PLM and One Big Spreadsheet

Everybody in the engineering and manufacturing loves MS Excel. I had chance to write about it multiple times before. You can take a look on few of my previous talks about MS Excel and PLM- Why do I like my PLM Spreadsheets? and PLM Excel Spreadsheets: From Odes to Woes. The reaction of customers on using spreadsheets in PLM is always positive. In my view, there are few aspects why Excel is welcome in the engineering communities- flexibility, granularity and ownership. You can always define what you want, format it in the way you want and what is the most important piece – own it! Nobody will take your Excel file. You can keep it everywhere, you can access it anytime, and you can do with this everything. There is no special licenses, no training needed. However, the biggest disadvantage of such a way is NO collaboration. Yes, you can send your Excels back and forth via email, but this is not what I’d call collaboration in the modern world.

Real Time Collaboration and Spreadsheets
Google and Microsoft are two companies that understand the power of spreadsheets very well. These days both companies are working to take Excel and spreadsheets to the next level of collaboration. You can see recent announcement of last version of Google docs is presenting ability to work collaboratively on Google Docs. Together with new features that closing some of the gaps with MS Excel, you can see Google Spreadsheets as a decent tool to take care of PLM data.

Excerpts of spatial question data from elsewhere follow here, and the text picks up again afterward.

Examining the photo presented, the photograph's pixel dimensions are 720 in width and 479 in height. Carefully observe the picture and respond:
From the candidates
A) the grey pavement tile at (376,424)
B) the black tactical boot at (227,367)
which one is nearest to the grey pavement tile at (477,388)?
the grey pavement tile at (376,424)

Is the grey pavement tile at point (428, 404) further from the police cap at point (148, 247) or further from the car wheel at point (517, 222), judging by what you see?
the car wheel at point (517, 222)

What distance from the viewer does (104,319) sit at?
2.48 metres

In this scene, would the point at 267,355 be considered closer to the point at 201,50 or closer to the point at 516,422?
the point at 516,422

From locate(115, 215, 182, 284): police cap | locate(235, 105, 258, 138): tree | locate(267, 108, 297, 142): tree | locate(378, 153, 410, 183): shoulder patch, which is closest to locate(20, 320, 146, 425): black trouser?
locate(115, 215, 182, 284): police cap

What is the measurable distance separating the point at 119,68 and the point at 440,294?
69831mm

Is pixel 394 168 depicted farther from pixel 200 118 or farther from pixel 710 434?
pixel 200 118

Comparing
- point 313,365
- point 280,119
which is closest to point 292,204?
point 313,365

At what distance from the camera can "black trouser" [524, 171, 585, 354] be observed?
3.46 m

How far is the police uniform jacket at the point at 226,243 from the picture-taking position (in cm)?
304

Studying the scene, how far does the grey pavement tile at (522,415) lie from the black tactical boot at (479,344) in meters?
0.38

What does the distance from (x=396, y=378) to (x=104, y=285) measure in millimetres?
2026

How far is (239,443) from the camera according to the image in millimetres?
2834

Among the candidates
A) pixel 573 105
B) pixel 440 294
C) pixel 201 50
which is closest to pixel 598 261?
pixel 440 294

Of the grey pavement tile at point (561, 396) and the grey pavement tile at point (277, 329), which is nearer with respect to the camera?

In parallel, coming announcement of Microsoft SharePoint 2010 later this week will introduce new set of the functionality a-la Excel related to data handling in the spreadsheet and collaboration. Microsoft Excel Services is a very interesting technology started in SharePoint 2007 and getting many enhancements in the new version of SharePoint

PLM Big Spreadsheet
I see spreadsheet as a way to innovate in PLM. In the end, if this is the best way to collaborate between people in design, engineering and manufacturing, we can take it as a lowest possible denominator in our PLM applications. I found multiple time during meeting with customers, the capabilities of PDM/PLM products compared with capabilities of Excel or spreadsheets. Think about mapping all PLM data you have to a single big spreadsheet and give it to users.

What is my conclusion? In my view, PLM needs to shift strategies in achievement of sophisticated features. Low gear… The next PLM sophistication can come from the side of simplicity. Make all requirements, documents, BOMs, manufacturing plans available in Excel-like format and give it to customers. This will be One Big PLM Spreedsheet. I think it will be cool. What is your take on this?